И с того дня он всюду в своих бумагах неустанно рисовал эмблему Альда, куда ни посмотри — везде дельфины и якоря. Память Максима то замирала, то приходила в стремительное движение: то якорь, то дельфин, то погружение в глубины, то скольжение по глади вод, путешествие. Осаждала старость, осаждали воспоминания. Плоть направлялась вперед, к могиле, к концу. Память упорно возвращалась назад, к началу.
Назад, назад… Глубже и дальше.
И настала пора, когда из Италии он вернулся на Корфу.
А теперь, в последнее время, все чаще вспоминал свою родную Арту, старый город, распростершийся в долине, утопающий в садах. Новые минареты на старинных византийских храмах…
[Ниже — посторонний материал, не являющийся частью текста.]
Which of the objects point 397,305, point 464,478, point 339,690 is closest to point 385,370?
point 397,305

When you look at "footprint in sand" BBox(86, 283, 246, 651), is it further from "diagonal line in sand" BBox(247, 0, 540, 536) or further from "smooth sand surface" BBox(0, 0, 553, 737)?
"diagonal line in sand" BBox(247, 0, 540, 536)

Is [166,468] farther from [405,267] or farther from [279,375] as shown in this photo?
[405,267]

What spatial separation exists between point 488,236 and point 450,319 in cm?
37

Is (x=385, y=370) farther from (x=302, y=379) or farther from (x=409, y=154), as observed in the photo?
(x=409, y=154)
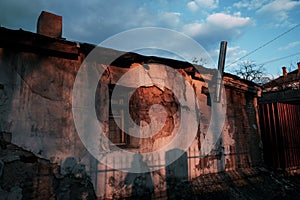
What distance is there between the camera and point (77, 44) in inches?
156

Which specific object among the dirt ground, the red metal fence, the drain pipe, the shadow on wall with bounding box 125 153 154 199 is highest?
the drain pipe

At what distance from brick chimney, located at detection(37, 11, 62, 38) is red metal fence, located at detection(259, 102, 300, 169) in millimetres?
6997

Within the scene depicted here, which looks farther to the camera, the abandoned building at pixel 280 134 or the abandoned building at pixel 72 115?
the abandoned building at pixel 280 134

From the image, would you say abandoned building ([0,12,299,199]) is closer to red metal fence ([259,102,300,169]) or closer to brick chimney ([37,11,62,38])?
brick chimney ([37,11,62,38])

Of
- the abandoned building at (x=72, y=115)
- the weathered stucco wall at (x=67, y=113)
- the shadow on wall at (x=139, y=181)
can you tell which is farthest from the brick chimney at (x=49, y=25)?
the shadow on wall at (x=139, y=181)

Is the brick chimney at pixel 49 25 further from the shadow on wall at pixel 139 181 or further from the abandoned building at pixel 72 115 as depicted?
the shadow on wall at pixel 139 181

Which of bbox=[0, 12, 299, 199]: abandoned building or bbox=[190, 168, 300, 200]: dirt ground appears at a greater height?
bbox=[0, 12, 299, 199]: abandoned building

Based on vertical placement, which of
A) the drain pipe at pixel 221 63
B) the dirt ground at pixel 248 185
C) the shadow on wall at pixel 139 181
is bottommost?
the dirt ground at pixel 248 185

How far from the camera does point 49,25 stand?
440 cm

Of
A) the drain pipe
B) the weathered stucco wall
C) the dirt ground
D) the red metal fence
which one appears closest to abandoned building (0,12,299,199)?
the weathered stucco wall

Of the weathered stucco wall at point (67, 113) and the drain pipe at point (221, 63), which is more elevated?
the drain pipe at point (221, 63)

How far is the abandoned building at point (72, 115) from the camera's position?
3.49 m

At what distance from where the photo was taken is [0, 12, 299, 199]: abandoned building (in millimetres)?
3490

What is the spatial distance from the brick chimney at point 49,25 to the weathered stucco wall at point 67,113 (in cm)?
77
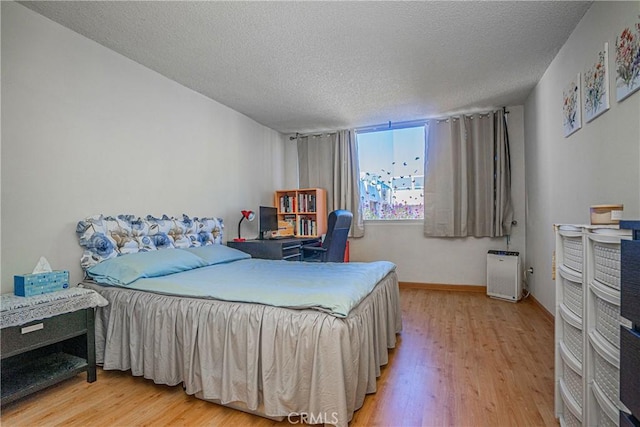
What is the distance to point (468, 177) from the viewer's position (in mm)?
4223

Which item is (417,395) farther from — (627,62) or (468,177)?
(468,177)

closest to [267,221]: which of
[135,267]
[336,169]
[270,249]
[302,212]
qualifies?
[302,212]

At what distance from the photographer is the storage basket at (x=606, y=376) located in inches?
41.8

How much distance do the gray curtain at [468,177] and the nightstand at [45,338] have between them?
12.9ft

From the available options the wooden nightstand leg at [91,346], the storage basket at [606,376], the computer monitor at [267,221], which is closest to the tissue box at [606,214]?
the storage basket at [606,376]

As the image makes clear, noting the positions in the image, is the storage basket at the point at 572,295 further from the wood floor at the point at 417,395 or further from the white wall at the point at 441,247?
the white wall at the point at 441,247

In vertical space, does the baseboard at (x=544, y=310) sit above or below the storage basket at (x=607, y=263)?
below

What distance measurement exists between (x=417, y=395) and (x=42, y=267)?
2.46m

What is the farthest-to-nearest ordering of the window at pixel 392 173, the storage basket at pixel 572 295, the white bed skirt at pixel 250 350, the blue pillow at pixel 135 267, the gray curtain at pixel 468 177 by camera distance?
the window at pixel 392 173 < the gray curtain at pixel 468 177 < the blue pillow at pixel 135 267 < the white bed skirt at pixel 250 350 < the storage basket at pixel 572 295

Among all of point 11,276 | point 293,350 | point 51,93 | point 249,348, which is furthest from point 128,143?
point 293,350

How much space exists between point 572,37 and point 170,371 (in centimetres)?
365

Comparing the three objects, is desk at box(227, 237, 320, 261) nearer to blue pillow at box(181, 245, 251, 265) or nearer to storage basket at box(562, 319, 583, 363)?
blue pillow at box(181, 245, 251, 265)

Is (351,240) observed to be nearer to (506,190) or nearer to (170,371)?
(506,190)

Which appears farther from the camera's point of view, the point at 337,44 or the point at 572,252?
the point at 337,44
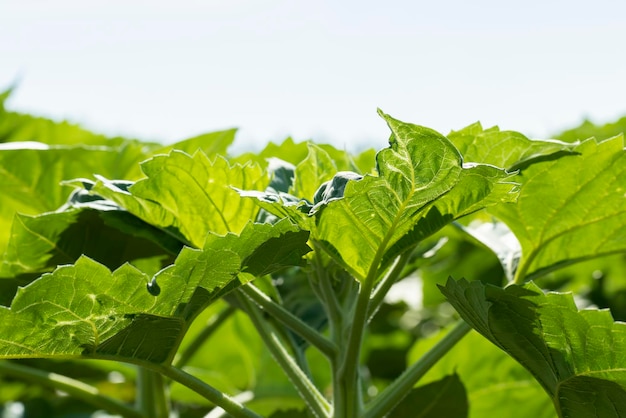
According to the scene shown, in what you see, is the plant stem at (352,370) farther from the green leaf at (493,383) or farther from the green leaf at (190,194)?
the green leaf at (493,383)

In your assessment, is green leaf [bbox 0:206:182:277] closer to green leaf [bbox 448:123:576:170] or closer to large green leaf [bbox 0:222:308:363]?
large green leaf [bbox 0:222:308:363]

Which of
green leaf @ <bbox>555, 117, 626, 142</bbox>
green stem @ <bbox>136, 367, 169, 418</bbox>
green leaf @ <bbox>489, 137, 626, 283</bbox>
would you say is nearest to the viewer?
green leaf @ <bbox>489, 137, 626, 283</bbox>

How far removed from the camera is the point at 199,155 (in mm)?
793

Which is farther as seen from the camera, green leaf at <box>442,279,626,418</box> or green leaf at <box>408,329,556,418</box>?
green leaf at <box>408,329,556,418</box>

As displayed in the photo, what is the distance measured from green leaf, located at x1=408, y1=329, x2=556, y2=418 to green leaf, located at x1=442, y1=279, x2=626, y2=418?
0.34 metres

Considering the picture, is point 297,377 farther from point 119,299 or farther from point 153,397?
point 153,397

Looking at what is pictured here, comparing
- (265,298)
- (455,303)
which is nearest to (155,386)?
(265,298)

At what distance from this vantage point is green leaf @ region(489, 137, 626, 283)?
2.72ft

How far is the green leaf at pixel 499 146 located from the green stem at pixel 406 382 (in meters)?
0.20

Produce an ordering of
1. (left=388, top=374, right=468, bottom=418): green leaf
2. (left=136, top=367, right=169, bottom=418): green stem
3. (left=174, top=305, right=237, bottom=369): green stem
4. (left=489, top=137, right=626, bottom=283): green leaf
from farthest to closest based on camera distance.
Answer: (left=174, top=305, right=237, bottom=369): green stem
(left=136, top=367, right=169, bottom=418): green stem
(left=388, top=374, right=468, bottom=418): green leaf
(left=489, top=137, right=626, bottom=283): green leaf

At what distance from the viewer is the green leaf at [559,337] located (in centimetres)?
65

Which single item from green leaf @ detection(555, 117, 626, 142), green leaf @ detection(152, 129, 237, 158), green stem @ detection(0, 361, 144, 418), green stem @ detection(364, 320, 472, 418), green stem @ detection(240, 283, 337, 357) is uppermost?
green leaf @ detection(152, 129, 237, 158)

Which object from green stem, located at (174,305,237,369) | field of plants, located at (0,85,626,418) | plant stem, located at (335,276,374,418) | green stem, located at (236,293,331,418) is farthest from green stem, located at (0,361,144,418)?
plant stem, located at (335,276,374,418)

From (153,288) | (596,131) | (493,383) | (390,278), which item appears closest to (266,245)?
(153,288)
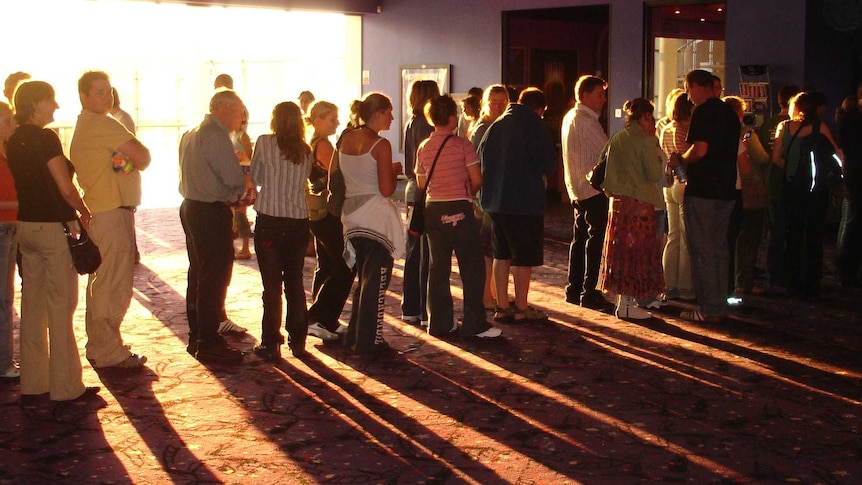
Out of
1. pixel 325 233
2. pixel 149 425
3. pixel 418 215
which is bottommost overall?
pixel 149 425

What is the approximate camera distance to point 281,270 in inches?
237

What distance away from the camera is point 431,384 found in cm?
553

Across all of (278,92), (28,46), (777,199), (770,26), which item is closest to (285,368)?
(777,199)

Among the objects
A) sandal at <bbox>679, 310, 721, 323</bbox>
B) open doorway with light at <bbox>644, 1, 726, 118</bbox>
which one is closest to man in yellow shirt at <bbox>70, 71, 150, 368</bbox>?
sandal at <bbox>679, 310, 721, 323</bbox>

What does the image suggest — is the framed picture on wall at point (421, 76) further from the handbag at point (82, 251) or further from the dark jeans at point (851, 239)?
the handbag at point (82, 251)

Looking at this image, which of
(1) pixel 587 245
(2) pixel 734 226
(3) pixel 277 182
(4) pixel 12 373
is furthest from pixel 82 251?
(2) pixel 734 226

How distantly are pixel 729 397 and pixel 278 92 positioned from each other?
1940 centimetres

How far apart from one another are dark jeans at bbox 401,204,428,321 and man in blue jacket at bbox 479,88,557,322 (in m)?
0.49

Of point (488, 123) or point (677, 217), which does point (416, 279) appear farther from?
point (677, 217)

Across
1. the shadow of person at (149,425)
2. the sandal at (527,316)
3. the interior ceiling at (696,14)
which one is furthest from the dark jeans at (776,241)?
the interior ceiling at (696,14)

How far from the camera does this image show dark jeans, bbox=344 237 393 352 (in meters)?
6.07

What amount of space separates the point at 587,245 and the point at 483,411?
275cm

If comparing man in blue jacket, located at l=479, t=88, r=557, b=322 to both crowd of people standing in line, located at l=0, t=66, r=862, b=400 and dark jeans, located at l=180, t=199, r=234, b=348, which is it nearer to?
crowd of people standing in line, located at l=0, t=66, r=862, b=400

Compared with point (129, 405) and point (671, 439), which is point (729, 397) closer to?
point (671, 439)
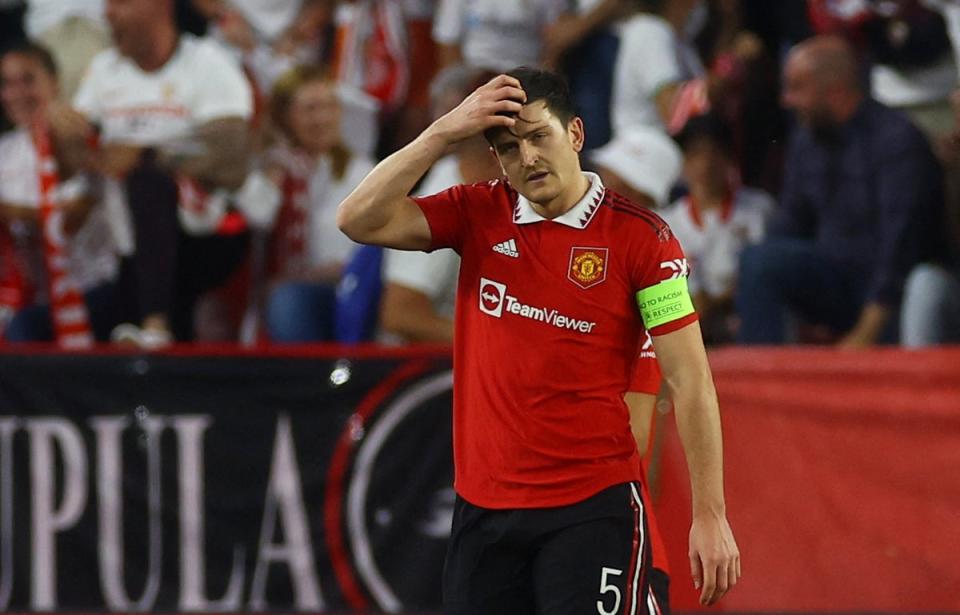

Так вот, Святой Горы во всех этих путешествиях словно и не было, словно поглотило ее море. Не видел ее Максим, не тосковал по ней. И однажды в разговоре с Григорием, который недоумевал, почему старец не пишет, не молит, как прежде, ответил, что именно сейчас он и поступает правильно. Не прав он был раньше, когда плакал и просил милосердия. Мольбы и слезы были слабостью плоти, для просвещенного духа родина — всюду, все люди — братья, и Святая Гора, подобно богу, всегда с тобой. «Что сказал я царю, когда тот ехал поклониться на Белоозеро? Не сказал ли я ему, что бог всюду? То же самое говорю сейчас и тебе, ибо в этом и есть истина».
Если кто и рвался на Святую Гору, так это писец Григорий. Он сгорал от желания попасть на Афон. Потому и бросил свой монастырь, последовал за Максимом. И вот теперь Максим перестал думать о возвращении. Григорий недоумевал и огорчался. И не упускал случая напомнить, пробудить старую мечту.
— Напиши, старче. Как же ты забыл свой монастырь? Это ведь грех! Напиши митрополиту… Напиши царю Ивану…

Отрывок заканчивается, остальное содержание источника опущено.